This poem follows "With the Night Mail" in Actions and Reactions.
It is collected in:
The poem echoes the first three chapters of the "Book of Genesis", the first book in the Old Testament. Ann Weygandt notes (pp.120-121) that it reflects the early influence on Kipling of the pre-Raphaelite poets, notably Rossetti. She points out (p. 177) that the phrase 'Adam lay ybounden' is to be found in Ancient English Carols edited by Edith Rickert (Chatto and Windus, 1925).
Joyce Tompkins in her chapter on 'Man and the Abyss', comments (p. 193):
'The Four Angels', attached to 'With the Night Mail', presents Adam's sin in Eden as laziness, the refusal, even when the tutelary angels of the elements suggest it, to exploit his circumstances. Therefore the Angel of the Fire sets the flame of desire in his heart. The desire is for ever unattainable, but outside Eden-Wall it drives him to the mastery of the elements. It is thus through 'black disaster' that he fulfils his nature.John Lee in KJ 335 writes of the relationship between this poem and "With the Night Mail":
"The Four Angels" seems both to summarize and amplify.

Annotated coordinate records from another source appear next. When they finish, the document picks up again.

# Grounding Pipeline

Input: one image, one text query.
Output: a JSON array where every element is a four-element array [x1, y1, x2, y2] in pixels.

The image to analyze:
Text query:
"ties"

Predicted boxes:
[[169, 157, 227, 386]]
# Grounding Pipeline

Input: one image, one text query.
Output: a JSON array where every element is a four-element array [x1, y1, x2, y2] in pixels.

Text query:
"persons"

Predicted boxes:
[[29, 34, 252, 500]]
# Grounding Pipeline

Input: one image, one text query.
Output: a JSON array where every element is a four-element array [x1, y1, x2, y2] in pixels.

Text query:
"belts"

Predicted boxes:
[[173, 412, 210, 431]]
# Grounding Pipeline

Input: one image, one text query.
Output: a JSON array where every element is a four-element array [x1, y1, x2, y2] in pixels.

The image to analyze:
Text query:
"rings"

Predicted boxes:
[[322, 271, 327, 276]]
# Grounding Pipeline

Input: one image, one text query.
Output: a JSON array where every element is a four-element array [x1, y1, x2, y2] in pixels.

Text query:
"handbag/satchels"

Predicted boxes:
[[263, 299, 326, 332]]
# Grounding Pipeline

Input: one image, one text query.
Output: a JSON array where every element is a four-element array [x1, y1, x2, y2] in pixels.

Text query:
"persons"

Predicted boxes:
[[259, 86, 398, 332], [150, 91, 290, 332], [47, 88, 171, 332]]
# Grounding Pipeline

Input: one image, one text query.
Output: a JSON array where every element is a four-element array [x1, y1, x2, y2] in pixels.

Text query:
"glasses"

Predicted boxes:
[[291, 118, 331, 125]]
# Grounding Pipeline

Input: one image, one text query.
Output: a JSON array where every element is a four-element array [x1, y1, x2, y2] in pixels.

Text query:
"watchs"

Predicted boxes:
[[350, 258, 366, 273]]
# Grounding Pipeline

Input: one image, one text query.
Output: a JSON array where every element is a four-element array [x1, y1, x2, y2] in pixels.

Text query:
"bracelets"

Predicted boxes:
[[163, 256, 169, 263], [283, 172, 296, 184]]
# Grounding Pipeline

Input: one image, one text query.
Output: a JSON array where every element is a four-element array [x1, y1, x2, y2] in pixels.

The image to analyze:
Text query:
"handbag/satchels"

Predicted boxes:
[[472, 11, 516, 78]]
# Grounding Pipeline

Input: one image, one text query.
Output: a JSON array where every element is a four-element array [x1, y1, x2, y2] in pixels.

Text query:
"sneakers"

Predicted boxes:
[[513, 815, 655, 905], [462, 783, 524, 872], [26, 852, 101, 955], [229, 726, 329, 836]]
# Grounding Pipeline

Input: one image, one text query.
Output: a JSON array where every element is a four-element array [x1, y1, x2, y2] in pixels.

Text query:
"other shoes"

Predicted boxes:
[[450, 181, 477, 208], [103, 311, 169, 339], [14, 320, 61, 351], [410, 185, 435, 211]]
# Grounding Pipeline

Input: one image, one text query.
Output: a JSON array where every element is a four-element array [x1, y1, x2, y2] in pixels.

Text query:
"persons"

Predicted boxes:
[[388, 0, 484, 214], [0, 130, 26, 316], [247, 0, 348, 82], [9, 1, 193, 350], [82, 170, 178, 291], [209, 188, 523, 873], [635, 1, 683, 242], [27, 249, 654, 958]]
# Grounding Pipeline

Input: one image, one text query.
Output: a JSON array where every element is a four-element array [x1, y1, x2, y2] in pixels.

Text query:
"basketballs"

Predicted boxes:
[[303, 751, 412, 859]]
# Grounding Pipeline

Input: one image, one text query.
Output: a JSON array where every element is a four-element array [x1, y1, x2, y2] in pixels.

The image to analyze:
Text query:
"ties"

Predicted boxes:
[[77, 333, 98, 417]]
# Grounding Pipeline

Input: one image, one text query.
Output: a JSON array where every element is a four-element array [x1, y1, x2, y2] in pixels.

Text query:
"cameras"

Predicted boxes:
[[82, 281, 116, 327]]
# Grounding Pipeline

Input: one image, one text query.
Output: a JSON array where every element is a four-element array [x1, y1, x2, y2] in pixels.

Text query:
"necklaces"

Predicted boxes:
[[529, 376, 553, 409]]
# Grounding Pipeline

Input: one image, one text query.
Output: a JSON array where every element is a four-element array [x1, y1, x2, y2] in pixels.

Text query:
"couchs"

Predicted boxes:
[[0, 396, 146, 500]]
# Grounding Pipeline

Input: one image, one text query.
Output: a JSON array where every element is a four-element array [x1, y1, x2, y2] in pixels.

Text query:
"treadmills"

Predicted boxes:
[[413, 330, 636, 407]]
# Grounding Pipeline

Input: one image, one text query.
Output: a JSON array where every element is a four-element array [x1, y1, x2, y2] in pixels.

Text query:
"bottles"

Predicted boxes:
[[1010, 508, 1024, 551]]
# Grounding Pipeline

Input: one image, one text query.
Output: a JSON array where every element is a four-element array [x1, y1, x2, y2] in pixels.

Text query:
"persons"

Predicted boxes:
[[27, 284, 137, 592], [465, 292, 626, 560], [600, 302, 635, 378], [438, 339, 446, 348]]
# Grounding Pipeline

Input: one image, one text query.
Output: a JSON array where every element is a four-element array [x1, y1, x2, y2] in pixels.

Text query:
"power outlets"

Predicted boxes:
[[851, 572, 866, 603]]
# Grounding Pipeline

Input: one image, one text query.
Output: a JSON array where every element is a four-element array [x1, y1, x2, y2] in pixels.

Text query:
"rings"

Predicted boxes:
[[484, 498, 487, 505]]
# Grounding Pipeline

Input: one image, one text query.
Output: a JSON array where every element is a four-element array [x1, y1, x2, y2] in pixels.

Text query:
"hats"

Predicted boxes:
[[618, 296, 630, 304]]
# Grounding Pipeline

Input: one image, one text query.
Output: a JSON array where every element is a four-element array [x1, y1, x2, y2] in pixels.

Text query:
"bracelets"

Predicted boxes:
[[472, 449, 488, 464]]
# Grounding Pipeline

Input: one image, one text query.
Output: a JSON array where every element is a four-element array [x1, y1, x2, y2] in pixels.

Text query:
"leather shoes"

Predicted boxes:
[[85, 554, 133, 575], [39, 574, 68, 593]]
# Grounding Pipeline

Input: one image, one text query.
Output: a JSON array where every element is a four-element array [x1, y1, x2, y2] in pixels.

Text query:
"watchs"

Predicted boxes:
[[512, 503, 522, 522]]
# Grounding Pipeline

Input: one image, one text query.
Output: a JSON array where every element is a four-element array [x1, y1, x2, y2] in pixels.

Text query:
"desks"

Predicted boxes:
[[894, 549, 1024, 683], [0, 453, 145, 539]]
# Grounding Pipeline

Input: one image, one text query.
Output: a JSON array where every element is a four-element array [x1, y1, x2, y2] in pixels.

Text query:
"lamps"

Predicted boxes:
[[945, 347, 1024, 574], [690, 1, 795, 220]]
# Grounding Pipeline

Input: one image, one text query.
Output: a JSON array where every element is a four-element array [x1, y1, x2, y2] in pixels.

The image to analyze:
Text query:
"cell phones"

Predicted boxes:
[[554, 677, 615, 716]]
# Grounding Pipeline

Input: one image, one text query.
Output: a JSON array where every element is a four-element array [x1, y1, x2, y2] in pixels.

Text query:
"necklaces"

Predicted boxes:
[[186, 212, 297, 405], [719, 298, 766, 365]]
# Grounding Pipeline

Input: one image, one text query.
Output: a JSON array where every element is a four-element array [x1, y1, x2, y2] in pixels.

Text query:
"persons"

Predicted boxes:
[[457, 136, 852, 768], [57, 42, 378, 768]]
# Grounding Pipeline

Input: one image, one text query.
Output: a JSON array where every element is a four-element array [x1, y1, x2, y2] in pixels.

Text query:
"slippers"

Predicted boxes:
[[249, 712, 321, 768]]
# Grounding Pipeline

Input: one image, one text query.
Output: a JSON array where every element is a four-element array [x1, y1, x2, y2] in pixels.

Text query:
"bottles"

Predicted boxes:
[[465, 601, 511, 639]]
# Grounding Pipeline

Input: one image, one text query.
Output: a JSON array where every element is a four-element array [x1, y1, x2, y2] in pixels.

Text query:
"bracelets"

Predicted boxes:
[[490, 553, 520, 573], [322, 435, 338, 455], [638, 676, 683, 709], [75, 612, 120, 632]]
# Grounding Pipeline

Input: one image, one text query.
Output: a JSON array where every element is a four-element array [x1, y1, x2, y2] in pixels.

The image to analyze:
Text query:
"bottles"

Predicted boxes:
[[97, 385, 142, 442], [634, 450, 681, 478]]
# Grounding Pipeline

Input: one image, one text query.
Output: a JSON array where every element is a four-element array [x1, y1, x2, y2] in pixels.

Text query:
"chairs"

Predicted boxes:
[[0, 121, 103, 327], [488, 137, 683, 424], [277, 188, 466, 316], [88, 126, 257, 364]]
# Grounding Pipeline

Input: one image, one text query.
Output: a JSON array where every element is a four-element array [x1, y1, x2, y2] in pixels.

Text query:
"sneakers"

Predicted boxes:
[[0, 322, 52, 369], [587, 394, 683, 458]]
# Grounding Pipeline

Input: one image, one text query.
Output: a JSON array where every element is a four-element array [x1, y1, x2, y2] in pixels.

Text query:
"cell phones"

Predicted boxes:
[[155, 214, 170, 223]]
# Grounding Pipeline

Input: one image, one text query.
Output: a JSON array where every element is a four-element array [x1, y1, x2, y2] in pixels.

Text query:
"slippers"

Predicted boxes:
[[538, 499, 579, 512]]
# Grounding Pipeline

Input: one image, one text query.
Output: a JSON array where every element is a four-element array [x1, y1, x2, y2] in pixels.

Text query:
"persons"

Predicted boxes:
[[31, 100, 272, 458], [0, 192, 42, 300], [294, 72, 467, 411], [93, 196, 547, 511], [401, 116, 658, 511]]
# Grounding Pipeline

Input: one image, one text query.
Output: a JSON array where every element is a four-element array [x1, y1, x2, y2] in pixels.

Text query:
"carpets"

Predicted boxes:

It places "With the Night Mail" as part of the Fall narrative, and at the same time adds resonance to the function of fire within the story. The final stanza makes it clear that Adam, for all his mastery of the four elements, has 'never reached his heart's desire' and never will, for 'The Apple Tree's cut down!' This Adam is caught in an endless and restless pursuit of certain, god-like knowledge, and is driven to that pursuit of mastery by a mysterious fire in his breast. This has led him to master the Earth, with ploughs, the Sea, with ships, and finally, as we have seen in this story, the Air, with dirigibles.